Von der modernen Labortechnik im Innern des Neumannflügels ist von draußen nicht viel zu sehen. Wer als Fußgänger an dem ehemaligen Königlichen Logierhaus vorbeiläuft, sieht nur die nach historischem Vorbild frisch sanierte Fassade. "Von außen ist das Gebäude wie 1820, drinnen ist es High-Tech. Die Nutzung in dem Denkmal zu verstecken, war baulich die große Herausforderung", meint Alsheimer.
Überbleibsel des Königlichen Logierhauses
Doch nicht nur die Fassade steht unter Denkmalschutz, auch im Innern des Laborbaus gibt es historische Schmuckstücke: Da ist ein Teil einer historischen Schmuckdecke im Südflügel des ersten Obergeschosses. Hier befand sich früher der herrschaftliche Salon für die adeligen Hotelgäste. Zwar ist bei früheren Umbauten der Großteil der dekorativen Decke zerstört worden, ein Teil wurde aber erhalten und restauriert. Historisch bedeutend sind vor allem die beiden Treppenhäuser. Das kleinere Nebentreppenhaus stammt aus der Bauzeit, das Littmann-Treppenhaus wurde 100 Jahre später Mitte der 1920er errichtet, und zwar als das Kurhausbad gebaut wurde. Es verbindet den Neumannflügel mit dem Kurhausbad. Die Treppenhäuser wurden statisch überarbeitet und werden farblich wieder in den jeweiligen Originalzustand zurückversetzt. Im Falle des Littmann-Treppenhauses ist das sehr aufwendig und der Job von erfahrenen Kirchenmalern.

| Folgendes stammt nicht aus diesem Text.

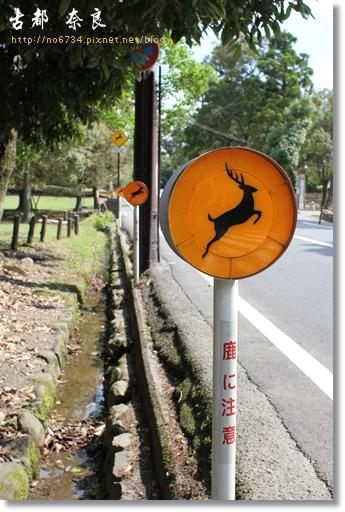 20110711_4thDay Nara _0705 f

Aktuell erhält das Geländer den finalen Anstrich: Es ist strahlendweiß gestrichen. Der Handlauf wird noch eine dunklere Farbe bekommen, die Holzverstrebungen hingegen werden mit golden-ockernen Schablonenfriesen verziert. Die Fries-Malereien schmücken nicht nur das Geländer , sondern auch die Wände des Treppenhauses.
Ob die historischen Gebäudeteile im Neumannflügel künftig öffentlich zugänglich sind, lässt das Zentrum für Staatsbäder offen. Grundsätzlich dienen sowohl Kurhausbad, als auch Neumannflügel dem LGL als Behördengebäude, betont Christian Rast. Einzelne Bereiche werden öffentlich betretbar sein. Nach dem derzeitigen Stand ist das im Kurhausbad das Vestibül sowie eine historische Badekabine im ersten Obergeschoss (sind bereits betretbar) sowie im Untergeschoss die Bitterwasser-Showabfüllung und der Gastronomiebereich (noch nicht in Betrieb).